##### Text #####
Increased scrutiny of administration policy comes as House Republicans are already locked in a battle over the fate of young, undocumented immigrants that has driven a significant wedge into their ranks, plunging Washington deeper into a divisive fight over immigration that was not on the political radar barely a month ago.
Concerned over the new border practice, Sen. James Lankford (R-Okla.) said he has requested information from the Department of Homeland Security about why families are being separated and other details about the policy.
“There is no easy set of answers here,” Lankford said. “You don’t want a child trafficked, you don’t want a child traveling with someone who’s not a family member and you don’t know what the relationship is there, but you also don’t want to separate families. So we’re asking questions.”
No law requires that migrant families be separated at the border, as Trump has falsely asserted in recent tweets. In explaining Trump’s comments, administration officials have pointed to an anti-trafficking law and court rulings that, together, limit the detention of children and put unaccompanied migrant children in the care of the Department of Health and Human Services as they await court hearings.
That means that under the administration’s “zero-tolerance” policy detailed last month, every adult who tries to cross the border illegally will be referred to the Justice Department for prosecution, in effect separating children from adults with whom they are traveling because minors cannot be held in criminal detention.
“Only in Washington can someone who is the cause of the separation blame someone else, and only under the Trumpian world could that happen,” Sen. Robert Menendez (D-N.J.) said Tuesday. “The reality is, is that there is no law that requires that. It is purely a decision by the Trump administration. It is the Trump administration that is tearing families apart. At the end of the day, you can only lie so much.”
##### Material for this exercise #####
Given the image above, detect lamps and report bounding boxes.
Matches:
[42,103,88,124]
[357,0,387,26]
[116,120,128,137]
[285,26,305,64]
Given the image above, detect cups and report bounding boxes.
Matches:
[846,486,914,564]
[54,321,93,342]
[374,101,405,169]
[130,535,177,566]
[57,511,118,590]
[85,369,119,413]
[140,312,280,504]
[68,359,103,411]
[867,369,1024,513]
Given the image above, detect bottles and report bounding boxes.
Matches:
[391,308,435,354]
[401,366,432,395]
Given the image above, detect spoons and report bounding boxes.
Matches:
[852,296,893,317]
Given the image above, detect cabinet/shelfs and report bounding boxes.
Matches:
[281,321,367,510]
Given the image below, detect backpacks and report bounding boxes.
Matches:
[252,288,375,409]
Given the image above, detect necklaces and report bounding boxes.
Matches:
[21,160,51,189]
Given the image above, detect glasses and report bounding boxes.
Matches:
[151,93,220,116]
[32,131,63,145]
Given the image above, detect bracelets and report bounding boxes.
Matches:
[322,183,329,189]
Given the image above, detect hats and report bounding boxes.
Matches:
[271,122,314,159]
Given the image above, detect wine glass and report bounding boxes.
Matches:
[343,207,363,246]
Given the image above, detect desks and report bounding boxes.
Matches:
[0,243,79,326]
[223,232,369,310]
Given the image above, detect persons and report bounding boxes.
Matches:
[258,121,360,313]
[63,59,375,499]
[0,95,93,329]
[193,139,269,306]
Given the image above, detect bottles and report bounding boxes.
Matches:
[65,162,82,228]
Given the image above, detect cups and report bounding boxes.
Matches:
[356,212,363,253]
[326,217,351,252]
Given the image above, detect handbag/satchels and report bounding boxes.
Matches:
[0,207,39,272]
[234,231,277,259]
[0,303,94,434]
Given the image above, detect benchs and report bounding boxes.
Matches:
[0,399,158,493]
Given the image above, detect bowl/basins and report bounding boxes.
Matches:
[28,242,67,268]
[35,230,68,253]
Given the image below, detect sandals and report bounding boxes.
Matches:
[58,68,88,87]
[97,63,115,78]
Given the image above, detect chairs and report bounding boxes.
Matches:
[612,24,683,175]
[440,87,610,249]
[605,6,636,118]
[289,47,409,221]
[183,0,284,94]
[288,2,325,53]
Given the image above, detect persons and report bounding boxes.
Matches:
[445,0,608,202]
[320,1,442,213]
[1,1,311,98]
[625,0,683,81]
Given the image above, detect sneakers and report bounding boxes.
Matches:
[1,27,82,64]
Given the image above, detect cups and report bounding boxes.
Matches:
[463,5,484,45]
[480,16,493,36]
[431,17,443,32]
#####
##### Material for this exercise #####
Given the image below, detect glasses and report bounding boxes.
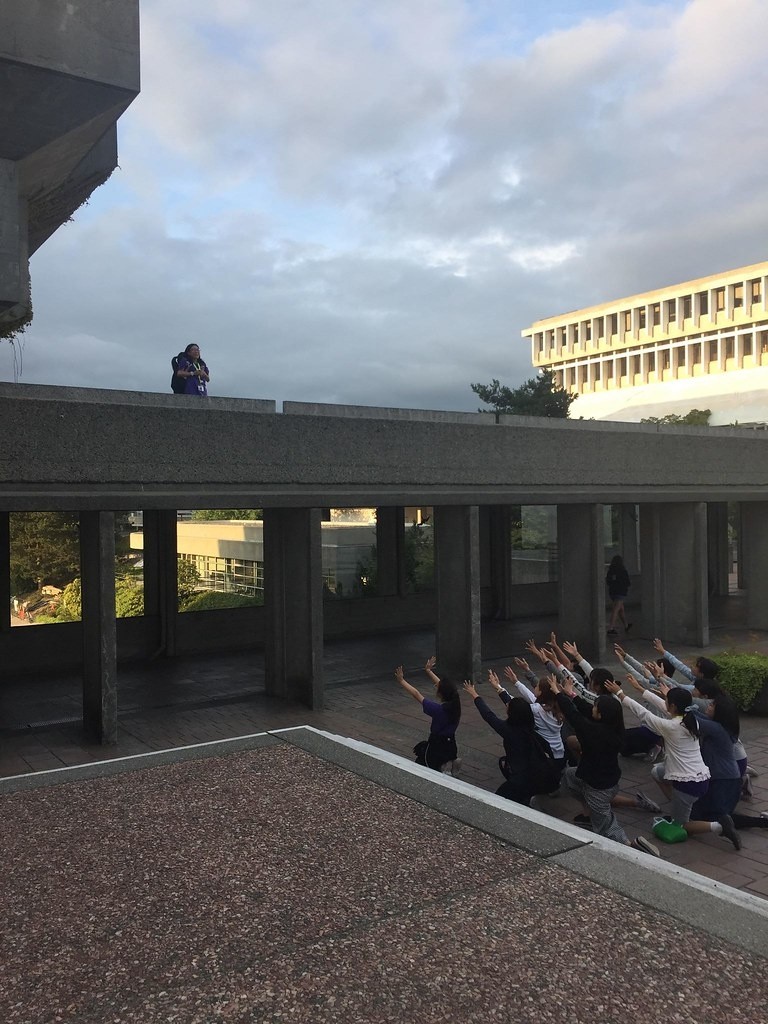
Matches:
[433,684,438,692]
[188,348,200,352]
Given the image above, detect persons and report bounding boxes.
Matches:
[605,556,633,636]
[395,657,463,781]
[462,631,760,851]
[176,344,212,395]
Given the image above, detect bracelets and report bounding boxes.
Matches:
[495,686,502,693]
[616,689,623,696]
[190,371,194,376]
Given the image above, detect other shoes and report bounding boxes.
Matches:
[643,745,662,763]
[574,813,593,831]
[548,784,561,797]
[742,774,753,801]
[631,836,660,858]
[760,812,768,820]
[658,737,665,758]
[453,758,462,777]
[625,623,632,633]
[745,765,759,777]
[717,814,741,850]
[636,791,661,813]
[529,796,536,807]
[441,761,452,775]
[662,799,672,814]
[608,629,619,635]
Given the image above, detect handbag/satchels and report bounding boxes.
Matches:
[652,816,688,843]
#####
##### Material for this exercise #####
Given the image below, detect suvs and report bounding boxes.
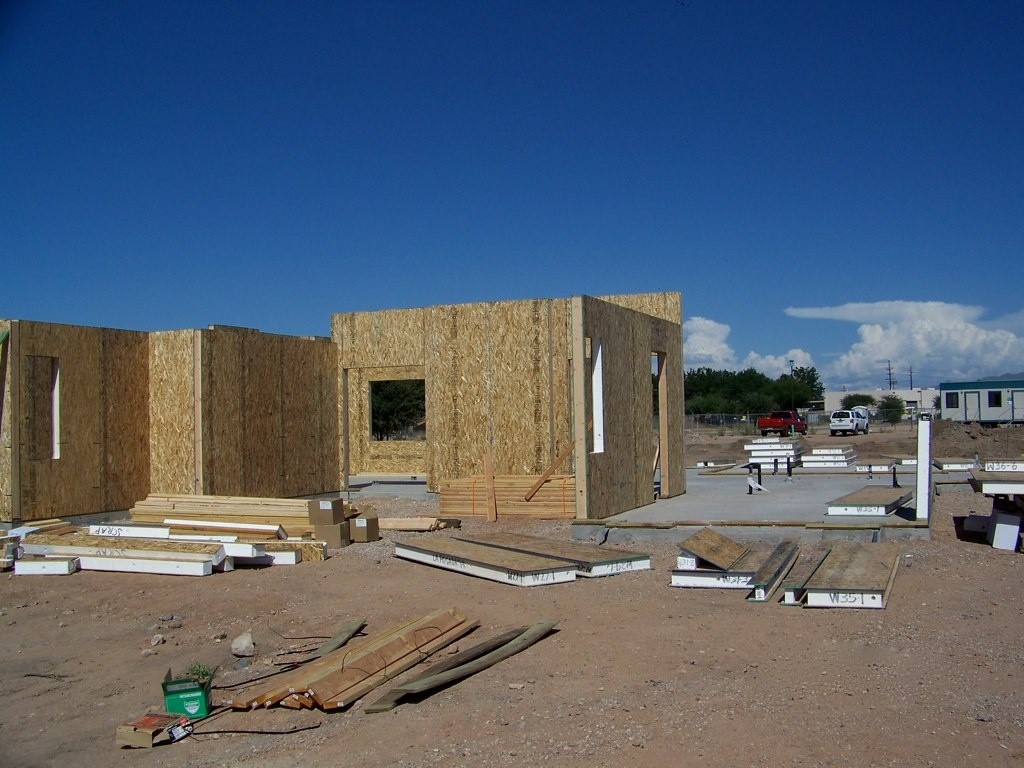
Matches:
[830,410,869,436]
#####
Set exercise A | Can you gather every line of the entries that holds the string "below"?
Set exercise B | Can you carry on the article about family separations at the border from its last paragraph?
The article on family separations at the border has nothing to do with the entries.

Response A |
Given the image below, detect backpacks and report bounding boxes.
Given the image below, detect sandals and report bounding boxes.
Given the image below, detect glasses and report bounding boxes.
Given the image below, detect suvs and report bounding boxes.

Response B |
The two immigration issues confronting Washington — a legislative remedy for young undocumented immigrants, as well as administration efforts to confront an increase in migrant arrivals at the border — had largely run on separate tracks. But a top White House official said Tuesday that the administration was urging House Republicans to deal with the migrant issue in their ongoing talks on “dreamers.”
“The Flores issue is one that we’ve asked them to address,” White House legislative director Marc Short said in an interview Tuesday, referring to the 1997 settlement that requires government officials to hold migrant children in the least restrictive conditions available.
Short added: “We recognize that not everything will get fixed here, but we think that one’s important enough.”
But that may further complicate an already messy fight that has unfolded within House Republican ranks since a band of renegade GOP moderates launched an effort to circumvent their leadership and force votes on immigration bills.
Those moderate Republicans inched closer to their goal Tuesday when two Texas Democrats who had previously refused to sign their “discharge petition” announced that they had changed their minds after meeting with dreamers and clergy in their districts along the U.S.-Mexico border. Reps. Vicente Gonzalez and Filemon Vela had previously refused to join the effort out of fear that any resulting bill would authorize money for the border wall that they strongly oppose.
“No means no, until you talk to the bishop for an hour and a half,” Vela said.
With 190 other Democrats and 23 Republicans already having signed the petition, that leaves the discharge backers three members short of success.
GOP leaders have urged lawmakers to hold off on signing the petition until after a Republican-only meeting Thursday at the Capitol, where they are hoping to lay out an alternative course that would give the moderates a vote on a bill meeting their demands — a path to permanent legal residence, and eventually citizenship, for the dreamers.
But conservative hard-liners continue to object to votes on any legislation that would create a “special path to citizenship” for anyone in the country illegally, whether the person entered as an adult or child.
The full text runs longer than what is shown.